Polisi masih menelusuri latar belakang Yayat Cahyadi alias Abu Salam, pelaku ledakan di lapangan Pandawa, Cicendo, Bandung , Jawa Barat, Senin lalu (27/2). Salah satunya lewat keluarga pelaku yang saat ini masih belum menjemput jasadnya di RS Polri Kramat Jati, Jakarta Timur.
"Kita ingin menanyakan kepada keluarga terkait aktivitas dan kehidupan pelaku. Termasuk, ingin mengetahui siapa saja teman-temannya selama setahun belakangan ini," kata Karo Penmas Humas Polri Brigadir Jenderal Rikwanto di kantornya, Jumat (3/3).

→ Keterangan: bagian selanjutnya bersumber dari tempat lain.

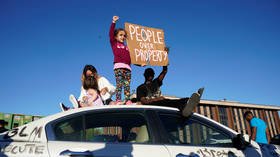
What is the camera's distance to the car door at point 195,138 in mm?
2744

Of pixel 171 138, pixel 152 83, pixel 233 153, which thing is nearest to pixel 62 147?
pixel 171 138

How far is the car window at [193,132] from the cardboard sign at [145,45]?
200 centimetres

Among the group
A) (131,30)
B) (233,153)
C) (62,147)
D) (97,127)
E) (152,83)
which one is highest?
(131,30)

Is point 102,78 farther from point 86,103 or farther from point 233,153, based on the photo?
point 233,153

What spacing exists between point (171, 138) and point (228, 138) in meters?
0.74

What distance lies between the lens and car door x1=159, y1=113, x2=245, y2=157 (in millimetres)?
2744

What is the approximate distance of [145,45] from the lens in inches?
203

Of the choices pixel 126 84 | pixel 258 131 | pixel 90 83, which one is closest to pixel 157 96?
pixel 126 84

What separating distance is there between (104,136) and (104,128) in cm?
13

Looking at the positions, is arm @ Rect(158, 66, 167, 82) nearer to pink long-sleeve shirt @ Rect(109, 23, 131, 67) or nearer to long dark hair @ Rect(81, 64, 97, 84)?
pink long-sleeve shirt @ Rect(109, 23, 131, 67)

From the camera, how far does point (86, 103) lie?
12.8 feet

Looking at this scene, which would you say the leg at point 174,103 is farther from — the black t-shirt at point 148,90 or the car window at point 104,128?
the black t-shirt at point 148,90

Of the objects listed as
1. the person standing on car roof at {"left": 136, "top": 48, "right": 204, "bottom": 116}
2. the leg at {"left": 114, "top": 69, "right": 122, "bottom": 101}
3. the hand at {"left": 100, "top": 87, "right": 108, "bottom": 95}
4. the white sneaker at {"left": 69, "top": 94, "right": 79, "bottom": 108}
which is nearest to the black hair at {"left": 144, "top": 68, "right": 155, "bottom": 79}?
the person standing on car roof at {"left": 136, "top": 48, "right": 204, "bottom": 116}

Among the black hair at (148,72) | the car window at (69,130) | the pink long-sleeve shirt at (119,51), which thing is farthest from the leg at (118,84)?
the car window at (69,130)
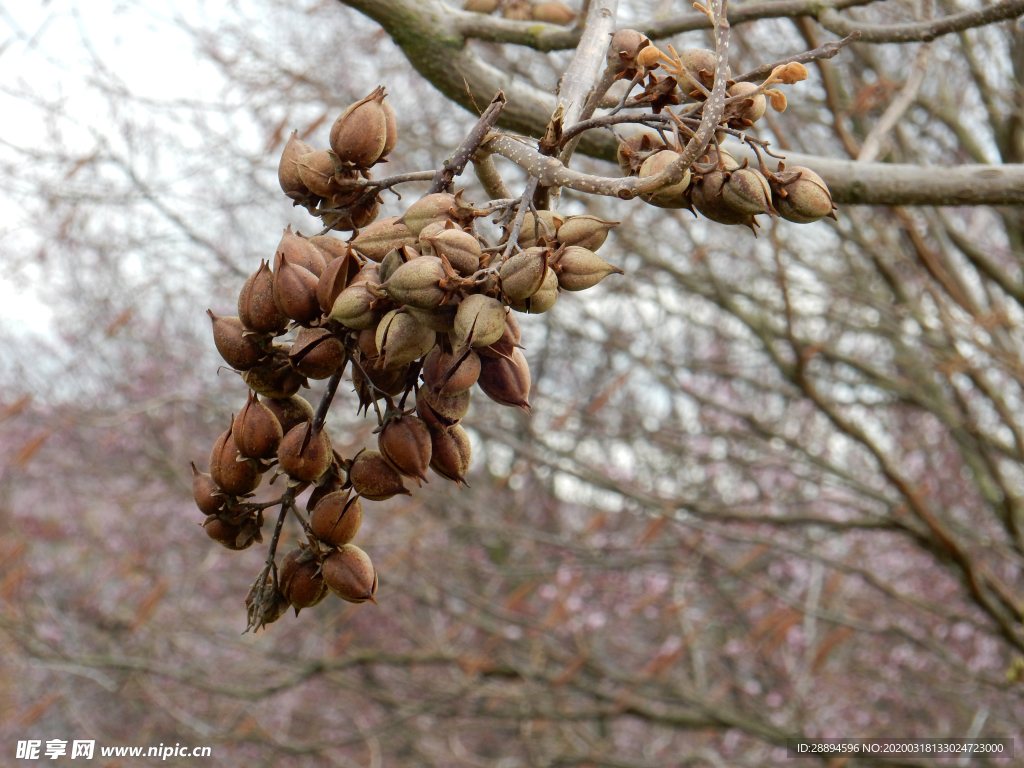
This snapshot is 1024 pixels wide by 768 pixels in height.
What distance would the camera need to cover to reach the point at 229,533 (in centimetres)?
121

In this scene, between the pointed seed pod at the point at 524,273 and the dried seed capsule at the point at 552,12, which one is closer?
the pointed seed pod at the point at 524,273

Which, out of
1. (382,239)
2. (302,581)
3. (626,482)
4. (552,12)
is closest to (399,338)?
(382,239)

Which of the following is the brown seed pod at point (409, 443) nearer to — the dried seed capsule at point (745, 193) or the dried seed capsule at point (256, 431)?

Pasalnya, pelaku sempat diungsikan saat kejadian tersebut berlangsung. Sehingga, keterangan dari pihak keluarga diharapkan dapat membantu kepolisian dalam menguak aktifias pelaku sebelum insiden terjadi.
"Karena pada waktu kejadian, pagi harinya, Yayat sempat diungsikan dulu, entah kemana. Saat ini, sedang ditelusuri keberadaanya. Paling tidak dari keluarganya akan dapat informasi yang baik untuk dikembangkan," urainya.
Menurut pengamat terorisme, Al Chaidar, Yayat diyakini merupakan sel dari jaringan teroris Negara Islam Irak dan Suriah (ISIS).
Mereka menjadi simpatisan kelompok radikal Islam Mujahidin Indonesia Barat (MIB) di bawah naungan Abu Robban.
"Kasus teror bom di Bandung, masuk ke kelompok MIB," tuturnya beberapa waktu lalu.
Serangan sel-sel yang juga dikomandoi Bahrun Naim itu, lanjutnya memang tidak berdampak besar. Tapi, bisa dilakukan siapa saja untuk merancang serangan-serangan.
Mengingat, sel-sel yang diperkirakan berjumlah 200 ribu orang se-Indonesia itu belajar secara otodidak. Salah satunya, membuat bom panci.
Seperti diketahui, Yayat tewas tertembus timah panas di bagian dada oleh aparat. Nyawanya tidak tertolong sata dievakuasi menuju Rumah Sakit Bhayangkara, Bandung.
Yayat ditembak di Kantor Kelurahan Arjuna, Kota Bandung usai meledakkan bom panci di Lapangan Pandawa.
Mantan residivis kasus terorisme itu terpaksa dilumpuhkan karena melakukan perlawanan saat hendak diamankan petugas.
Saat ini, jenazah Yayat masih diotopsi di RS Kramatjati. Namun, belum ada pihak kelurga Yayat yang datang ke untuk memastikan identitasnya.